Selanjutnya, risiko kedua yang menjadi perhatian BI adalah digitalisasi keuangan. Menurutnya, digitalisasi keuangan meskipun memberikan inovasi kepada sistem keuangan namun tetap memunculkan risiko baru di sistem keuangan RI.
Menurut Juda, risiko-risiko yang dapat muncul dari digitalisasi keuangan merupakan suatu risiko yang baru dan masih belum dikenali sebelumnya. Seperti, pencurian data keuangan, manipulasi data transaksi keuangan, hingga perubahan aset keuangan.
“Untuk mengurangi dampak risiko cyber, kesadaran cyber serta investasi teknologi dan Sumber Daya Manusia (SDM) yang mampu menghadapi ancaman cyber dengan efektif. Kerja sama koordinasi lembaga keuangan regulator dan pihak terkait penting mengelola risiko cyber,” jelasnya.
Terakhir, Juda mengungkapkan risiko jangka menengah yang dihadapi sistem keuangan RI adalah perihal transisi ekonomi hijau.
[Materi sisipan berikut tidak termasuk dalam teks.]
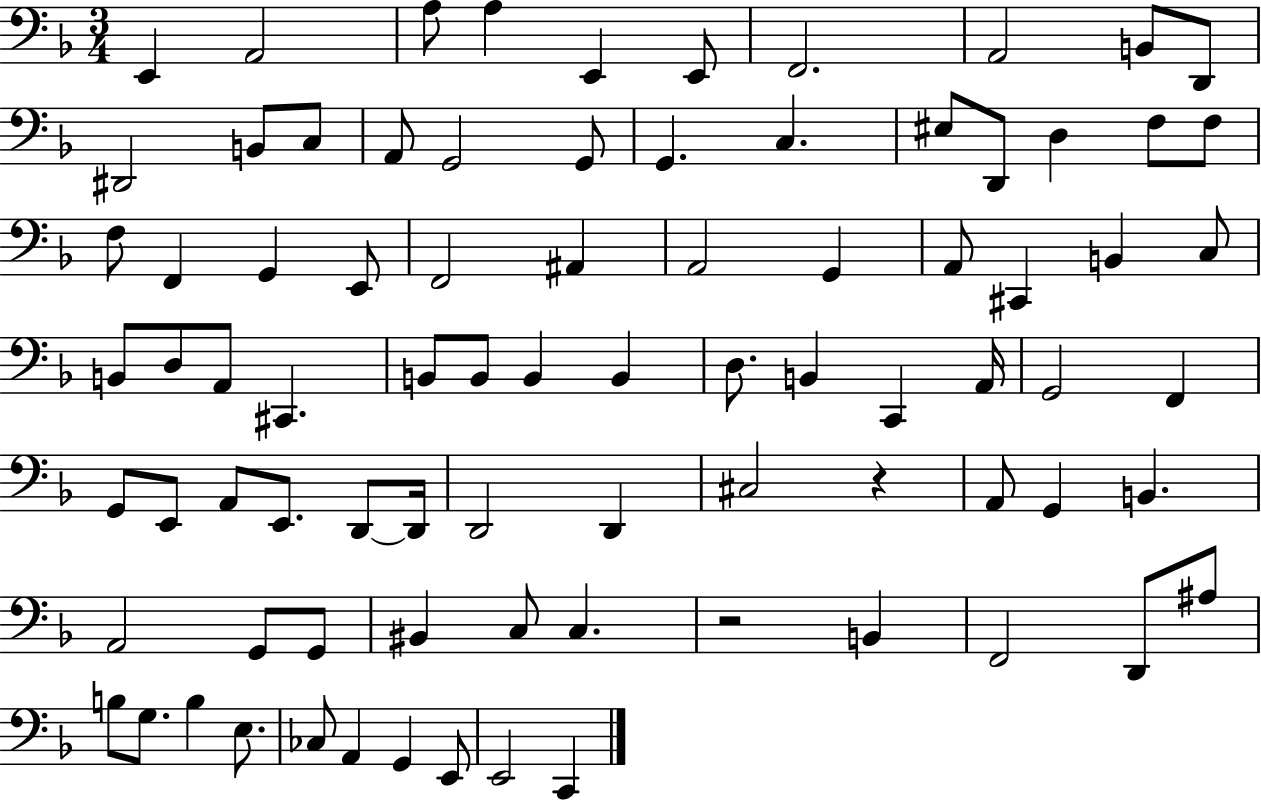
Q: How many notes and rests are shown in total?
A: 83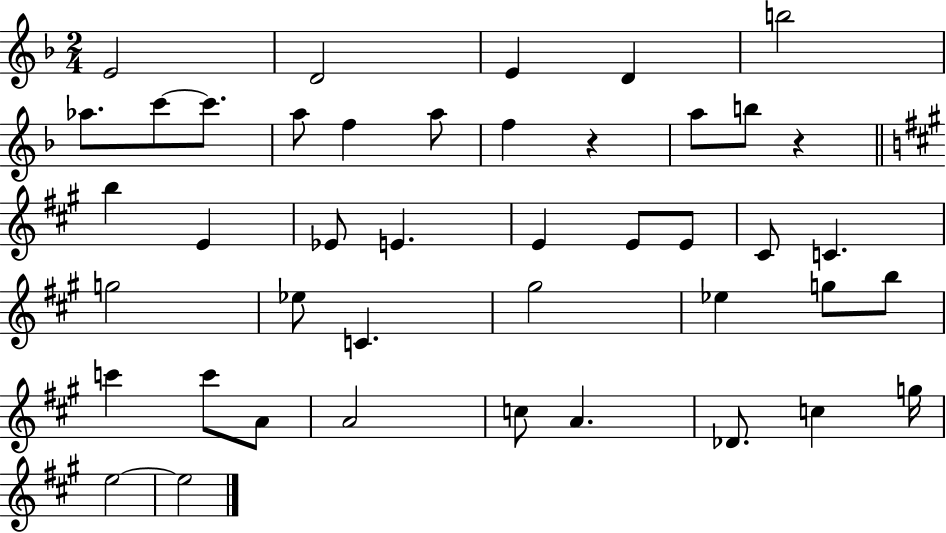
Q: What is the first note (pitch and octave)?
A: E4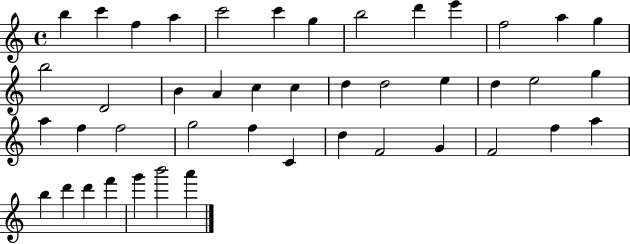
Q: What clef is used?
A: treble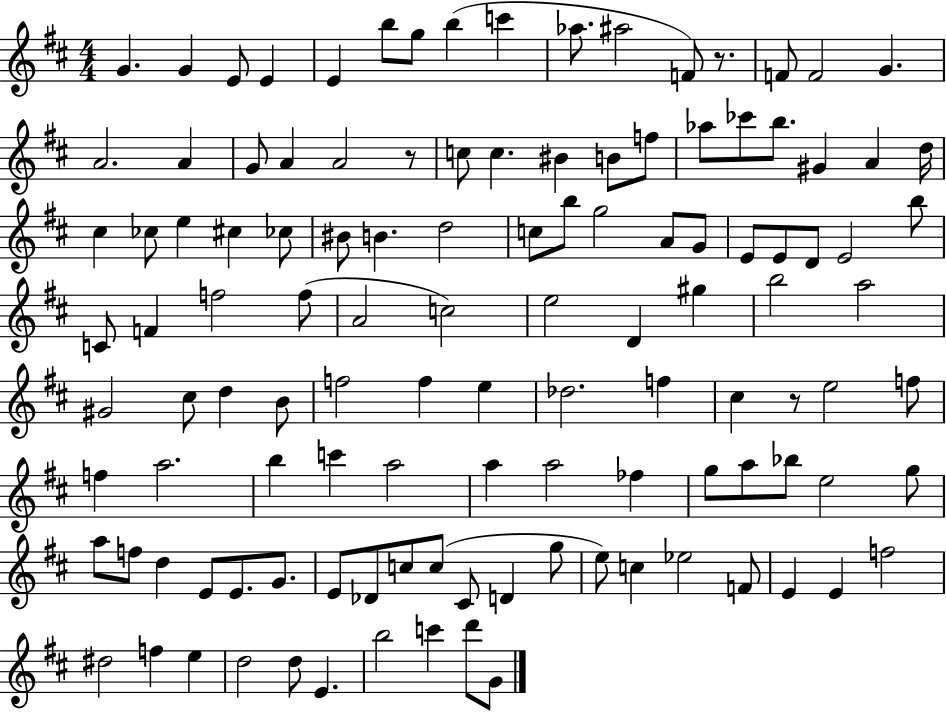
{
  \clef treble
  \numericTimeSignature
  \time 4/4
  \key d \major
  g'4. g'4 e'8 e'4 | e'4 b''8 g''8 b''4( c'''4 | aes''8. ais''2 f'8) r8. | f'8 f'2 g'4. | \break a'2. a'4 | g'8 a'4 a'2 r8 | c''8 c''4. bis'4 b'8 f''8 | aes''8 ces'''8 b''8. gis'4 a'4 d''16 | \break cis''4 ces''8 e''4 cis''4 ces''8 | bis'8 b'4. d''2 | c''8 b''8 g''2 a'8 g'8 | e'8 e'8 d'8 e'2 b''8 | \break c'8 f'4 f''2 f''8( | a'2 c''2) | e''2 d'4 gis''4 | b''2 a''2 | \break gis'2 cis''8 d''4 b'8 | f''2 f''4 e''4 | des''2. f''4 | cis''4 r8 e''2 f''8 | \break f''4 a''2. | b''4 c'''4 a''2 | a''4 a''2 fes''4 | g''8 a''8 bes''8 e''2 g''8 | \break a''8 f''8 d''4 e'8 e'8. g'8. | e'8 des'8 c''8 c''8( cis'8 d'4 g''8 | e''8) c''4 ees''2 f'8 | e'4 e'4 f''2 | \break dis''2 f''4 e''4 | d''2 d''8 e'4. | b''2 c'''4 d'''8 g'8 | \bar "|."
}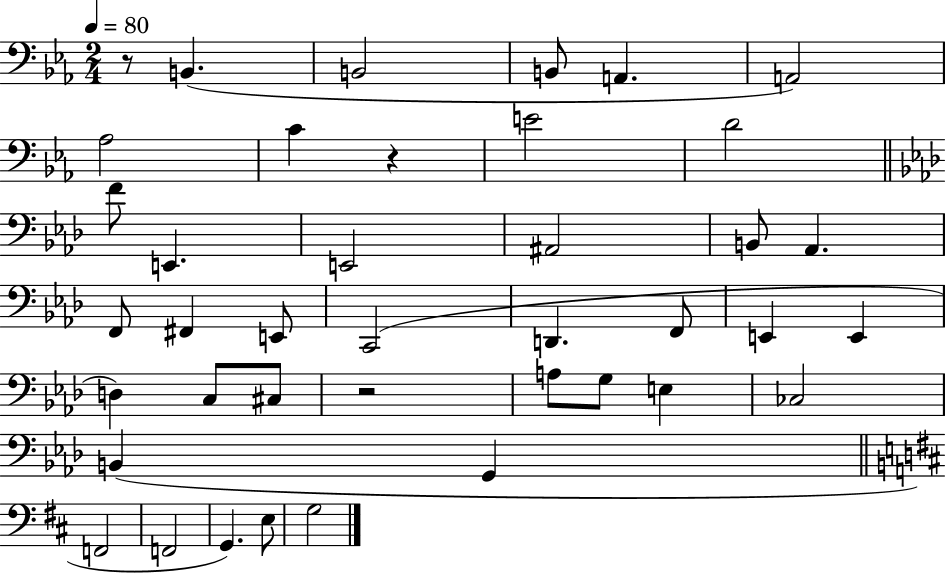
{
  \clef bass
  \numericTimeSignature
  \time 2/4
  \key ees \major
  \tempo 4 = 80
  r8 b,4.( | b,2 | b,8 a,4. | a,2) | \break aes2 | c'4 r4 | e'2 | d'2 | \break \bar "||" \break \key aes \major f'8 e,4. | e,2 | ais,2 | b,8 aes,4. | \break f,8 fis,4 e,8 | c,2( | d,4. f,8 | e,4 e,4 | \break d4) c8 cis8 | r2 | a8 g8 e4 | ces2 | \break b,4( g,4 | \bar "||" \break \key d \major f,2 | f,2 | g,4.) e8 | g2 | \break \bar "|."
}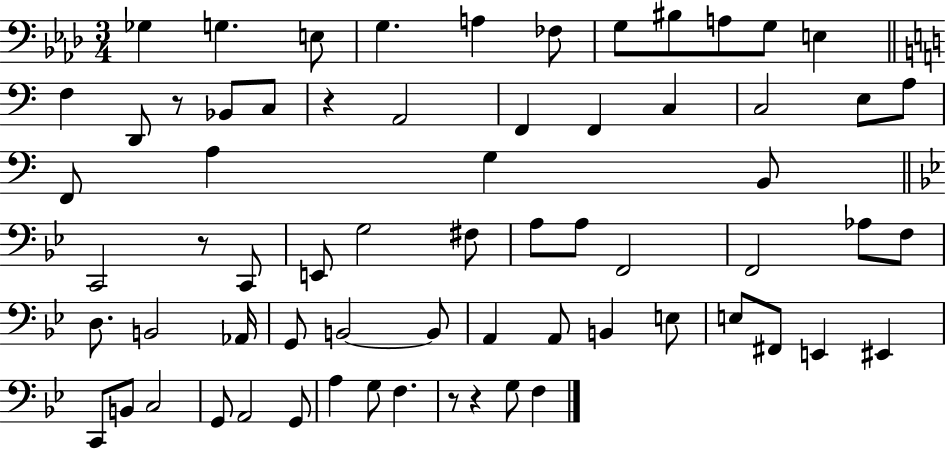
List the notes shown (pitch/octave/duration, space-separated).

Gb3/q G3/q. E3/e G3/q. A3/q FES3/e G3/e BIS3/e A3/e G3/e E3/q F3/q D2/e R/e Bb2/e C3/e R/q A2/h F2/q F2/q C3/q C3/h E3/e A3/e F2/e A3/q G3/q B2/e C2/h R/e C2/e E2/e G3/h F#3/e A3/e A3/e F2/h F2/h Ab3/e F3/e D3/e. B2/h Ab2/s G2/e B2/h B2/e A2/q A2/e B2/q E3/e E3/e F#2/e E2/q EIS2/q C2/e B2/e C3/h G2/e A2/h G2/e A3/q G3/e F3/q. R/e R/q G3/e F3/q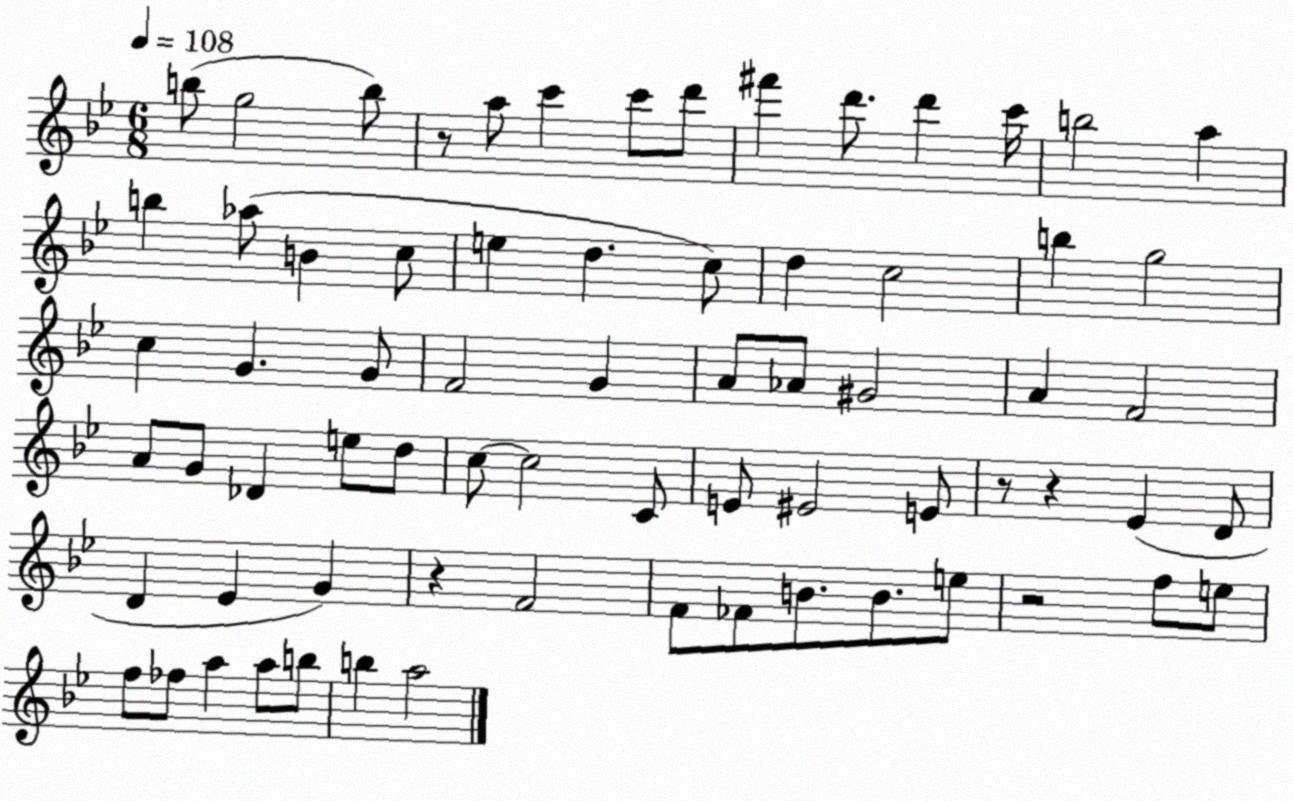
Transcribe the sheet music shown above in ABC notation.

X:1
T:Untitled
M:6/8
L:1/4
K:Bb
b/2 g2 b/2 z/2 a/2 c' c'/2 d'/2 ^f' d'/2 d' c'/4 b2 a b _a/2 B c/2 e d c/2 d c2 b g2 c G G/2 F2 G A/2 _A/2 ^G2 A F2 A/2 G/2 _D e/2 d/2 c/2 c2 C/2 E/2 ^E2 E/2 z/2 z _E D/2 D _E G z F2 F/2 _F/2 B/2 B/2 e/2 z2 f/2 e/2 f/2 _f/2 a a/2 b/2 b a2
Dalam hal ini, ia menyebut berbagai risiko yang bisa terjadi berkaitan dengan kepatuhan suatu institusi dalam menjalankan aturan ekonomi hijau.
“Risiko yang dihadapi, pajak karbon debitur dalam perubahan pasar dan perubahan kebijakan ekonomi hijau. risiko reputasi apabila kebijakan-kebijakan terkait pengurangan emisi tidak dilakukan,” ungkapnya.
Dengan demikian, BI memiliki fokus untuk menjaga stabilitas makroekonomi dan stabilitas sistem keuangan dengan terus menjaga momentum pertumbuhan ekonomi nasional. Untuk itu, BI terus melakukan kebijakan makroprudensial yang pro pertumbuhan ekonomi.